Custom, Excise & Service Tax Tribunal
M/S Classic Auto Tubes Ltd vs Commissioner Of Central Excise, ... on 29 October, 2014
IN THE CUSTOMS, EXCISE & SERVICE TAX APPELLATE TRIBUNAL WEST ZONAL BENCH AT MUMBAI COURT NO. IV Appeal No. E/867/11 (Arising out of Order-in-Appeal No. P-III/VM/37/2011 dated 11.2.2011 passed by the Commissioner of Central Excise (Appeals), Pune-III). For approval and signature: Honble Shri Anil Choudhary, Member (Judicial) ======================================================
1. Whether Press Reporters may be allowed to see : No the Order for publication as per Rule 27 of the CESTAT (Procedure) Rules, 1982? 2. Whether it should be released under Rule 27 of the : Yes CESTAT (Procedure) Rules, 1982 for publication in any authoritative report or not? 3. Whether their Lordships wish to see the fair copy : Seen of the order? 4. Whether order is to be circulated to the Departmental : Yes authorities? ====================================================== M/s Classic Auto Tubes Ltd. Appellant Vs. Commissioner of Central Excise, Pune-III Respondent Appearance: Shri D.H. Nadkarni, Advocate for Appellant Shri Ashutosh Nath, AC (AR) for Respondent CORAM: SHRI ANIL CHOUDHARY, MEMBER (JUDICIAL) Date of Hearing: 29.10.2014 Date of Decision: .2015 ORDER NO. Per: Shri Anil Choudhary
The appellant, M/s Classic Auto Tubes Ltd., is registered under the provisions of Central Excise Act and is engaged in manufacture of Rubber Inner Tubes for automobiles falling under Chapter 40 (heading 40131010 & 40139049) of the Central Excise Tariff Act, 1985 and availing CENVAT Credit on inputs, capital goods and input services used in or in relation to manufacture of finished goods as provided in Cenvat Credit Rules, 2004.
+ + + +
EXERCISE BRIEF. List every act or set of rules that the tribunal order names.

INFORMATION SUPPLIED.
+ + + +
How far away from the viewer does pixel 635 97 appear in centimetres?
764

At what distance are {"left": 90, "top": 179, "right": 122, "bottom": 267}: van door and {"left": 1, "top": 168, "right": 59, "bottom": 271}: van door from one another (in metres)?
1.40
+ + + +
THE SOLUTION.
- CESTAT (Procedure) Rules, 1982
- Central Excise Act
- Central Excise Tariff Act, 1985
- Cenvat Credit Rules, 2004